### [Try it]
Each line below from the one containing "common name: malayan porcupine" through the one containing "order: Lagomorpha" should be output exactly as it stands, and no other line should appear.
····················
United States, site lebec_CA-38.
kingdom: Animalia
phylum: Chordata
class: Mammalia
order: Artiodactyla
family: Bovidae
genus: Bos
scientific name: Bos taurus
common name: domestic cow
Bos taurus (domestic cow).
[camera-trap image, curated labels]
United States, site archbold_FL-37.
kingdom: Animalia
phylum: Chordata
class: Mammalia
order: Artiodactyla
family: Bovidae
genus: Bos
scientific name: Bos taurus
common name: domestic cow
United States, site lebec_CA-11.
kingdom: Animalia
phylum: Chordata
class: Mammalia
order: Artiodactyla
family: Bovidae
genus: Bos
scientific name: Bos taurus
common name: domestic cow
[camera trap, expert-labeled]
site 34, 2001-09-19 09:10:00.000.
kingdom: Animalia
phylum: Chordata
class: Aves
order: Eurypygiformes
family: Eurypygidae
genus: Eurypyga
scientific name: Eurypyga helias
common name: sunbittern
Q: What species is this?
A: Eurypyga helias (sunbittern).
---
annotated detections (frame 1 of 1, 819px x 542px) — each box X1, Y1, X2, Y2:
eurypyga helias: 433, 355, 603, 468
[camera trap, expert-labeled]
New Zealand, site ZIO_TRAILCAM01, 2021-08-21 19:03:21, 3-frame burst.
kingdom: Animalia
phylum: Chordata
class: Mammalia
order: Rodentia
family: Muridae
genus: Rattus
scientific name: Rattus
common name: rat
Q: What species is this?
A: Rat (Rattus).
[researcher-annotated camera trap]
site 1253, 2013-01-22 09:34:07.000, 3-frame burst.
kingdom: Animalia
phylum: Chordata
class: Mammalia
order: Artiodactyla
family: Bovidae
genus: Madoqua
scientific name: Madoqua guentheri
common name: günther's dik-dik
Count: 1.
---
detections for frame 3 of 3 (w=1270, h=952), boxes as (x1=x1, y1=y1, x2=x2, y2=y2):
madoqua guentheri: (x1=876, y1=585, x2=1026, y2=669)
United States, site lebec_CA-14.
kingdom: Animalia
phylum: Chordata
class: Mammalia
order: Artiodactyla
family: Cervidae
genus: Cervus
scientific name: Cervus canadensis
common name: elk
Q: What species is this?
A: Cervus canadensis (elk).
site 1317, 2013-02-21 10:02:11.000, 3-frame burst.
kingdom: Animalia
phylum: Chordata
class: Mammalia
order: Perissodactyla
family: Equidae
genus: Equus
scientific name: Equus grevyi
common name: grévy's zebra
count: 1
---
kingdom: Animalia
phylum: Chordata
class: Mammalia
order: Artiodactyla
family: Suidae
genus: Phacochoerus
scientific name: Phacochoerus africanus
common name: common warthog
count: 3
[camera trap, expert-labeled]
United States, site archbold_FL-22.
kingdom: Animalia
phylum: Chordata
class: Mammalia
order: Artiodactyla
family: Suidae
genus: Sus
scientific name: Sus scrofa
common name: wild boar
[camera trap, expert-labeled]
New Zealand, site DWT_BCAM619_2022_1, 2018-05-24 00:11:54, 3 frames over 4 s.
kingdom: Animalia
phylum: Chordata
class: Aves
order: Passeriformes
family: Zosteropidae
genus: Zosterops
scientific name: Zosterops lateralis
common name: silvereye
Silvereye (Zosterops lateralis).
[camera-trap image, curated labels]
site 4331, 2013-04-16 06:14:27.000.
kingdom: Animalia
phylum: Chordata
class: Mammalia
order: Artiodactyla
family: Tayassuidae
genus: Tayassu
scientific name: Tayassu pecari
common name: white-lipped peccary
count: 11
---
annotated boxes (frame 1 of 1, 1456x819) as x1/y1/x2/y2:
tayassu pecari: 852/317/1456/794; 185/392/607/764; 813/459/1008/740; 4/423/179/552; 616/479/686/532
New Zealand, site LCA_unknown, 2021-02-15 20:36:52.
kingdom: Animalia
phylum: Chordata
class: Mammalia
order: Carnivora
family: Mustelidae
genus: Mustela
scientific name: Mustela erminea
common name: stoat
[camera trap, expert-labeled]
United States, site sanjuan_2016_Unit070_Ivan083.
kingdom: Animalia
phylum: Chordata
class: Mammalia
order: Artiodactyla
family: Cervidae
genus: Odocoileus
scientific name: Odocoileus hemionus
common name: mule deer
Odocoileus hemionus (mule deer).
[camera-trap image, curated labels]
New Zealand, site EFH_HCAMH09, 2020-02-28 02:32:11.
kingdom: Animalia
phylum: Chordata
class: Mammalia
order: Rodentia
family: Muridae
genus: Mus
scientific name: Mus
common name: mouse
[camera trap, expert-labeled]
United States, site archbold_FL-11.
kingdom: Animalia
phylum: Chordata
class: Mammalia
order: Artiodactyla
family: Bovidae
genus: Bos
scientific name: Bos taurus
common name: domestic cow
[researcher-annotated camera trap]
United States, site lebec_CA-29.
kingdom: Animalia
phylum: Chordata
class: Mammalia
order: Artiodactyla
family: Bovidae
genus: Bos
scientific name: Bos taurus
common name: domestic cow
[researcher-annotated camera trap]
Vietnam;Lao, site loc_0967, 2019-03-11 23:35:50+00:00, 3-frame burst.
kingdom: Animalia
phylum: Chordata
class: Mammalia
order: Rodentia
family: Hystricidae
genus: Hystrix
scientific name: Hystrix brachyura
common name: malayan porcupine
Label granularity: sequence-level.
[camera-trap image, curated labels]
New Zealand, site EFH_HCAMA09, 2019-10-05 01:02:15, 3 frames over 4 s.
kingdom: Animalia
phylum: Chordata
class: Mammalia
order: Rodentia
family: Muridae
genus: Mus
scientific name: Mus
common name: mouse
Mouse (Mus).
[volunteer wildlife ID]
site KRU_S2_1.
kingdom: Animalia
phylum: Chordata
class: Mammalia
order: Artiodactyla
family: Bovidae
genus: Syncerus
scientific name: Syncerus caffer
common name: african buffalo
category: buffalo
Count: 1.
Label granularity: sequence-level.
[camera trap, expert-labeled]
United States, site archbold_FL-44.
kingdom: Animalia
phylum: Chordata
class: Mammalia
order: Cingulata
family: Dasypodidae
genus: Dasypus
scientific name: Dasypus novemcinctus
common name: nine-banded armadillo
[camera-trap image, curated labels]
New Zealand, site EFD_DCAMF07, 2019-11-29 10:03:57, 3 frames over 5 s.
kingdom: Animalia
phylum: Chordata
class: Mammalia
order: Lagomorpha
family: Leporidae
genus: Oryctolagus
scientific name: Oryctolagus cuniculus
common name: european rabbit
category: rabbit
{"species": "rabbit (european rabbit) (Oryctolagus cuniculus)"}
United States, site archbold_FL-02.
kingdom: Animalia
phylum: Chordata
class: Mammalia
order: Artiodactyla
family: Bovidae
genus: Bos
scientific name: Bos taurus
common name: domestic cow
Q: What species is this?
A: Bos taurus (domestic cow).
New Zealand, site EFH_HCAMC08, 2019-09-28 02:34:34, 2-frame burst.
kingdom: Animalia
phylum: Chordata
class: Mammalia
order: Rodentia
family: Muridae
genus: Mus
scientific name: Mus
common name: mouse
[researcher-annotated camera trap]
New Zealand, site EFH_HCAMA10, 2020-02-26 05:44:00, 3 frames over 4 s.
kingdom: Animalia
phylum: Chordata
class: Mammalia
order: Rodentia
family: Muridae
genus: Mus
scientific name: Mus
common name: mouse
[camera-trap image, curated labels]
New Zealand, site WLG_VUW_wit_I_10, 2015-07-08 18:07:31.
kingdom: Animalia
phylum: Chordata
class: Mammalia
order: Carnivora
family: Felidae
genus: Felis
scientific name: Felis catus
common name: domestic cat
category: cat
····················
### [Solution for this exercise]
common name: malayan porcupine
Label granularity: sequence-level.
[camera-trap image, curated labels]
New Zealand, site EFH_HCAMA09, 2019-10-05 01:02:15, 3 frames over 4 s.
kingdom: Animalia
phylum: Chordata
class: Mammalia
order: Rodentia
family: Muridae
genus: Mus
scientific name: Mus
common name: mouse
Mouse (Mus).
[volunteer wildlife ID]
site KRU_S2_1.
kingdom: Animalia
phylum: Chordata
class: Mammalia
order: Artiodactyla
family: Bovidae
genus: Syncerus
scientific name: Syncerus caffer
common name: african buffalo
category: buffalo
Count: 1.
Label granularity: sequence-level.
[camera trap, expert-labeled]
United States, site archbold_FL-44.
kingdom: Animalia
phylum: Chordata
class: Mammalia
order: Cingulata
family: Dasypodidae
genus: Dasypus
scientific name: Dasypus novemcinctus
common name: nine-banded armadillo
[camera-trap image, curated labels]
New Zealand, site EFD_DCAMF07, 2019-11-29 10:03:57, 3 frames over 5 s.
kingdom: Animalia
phylum: Chordata
class: Mammalia
order: Lagomorpha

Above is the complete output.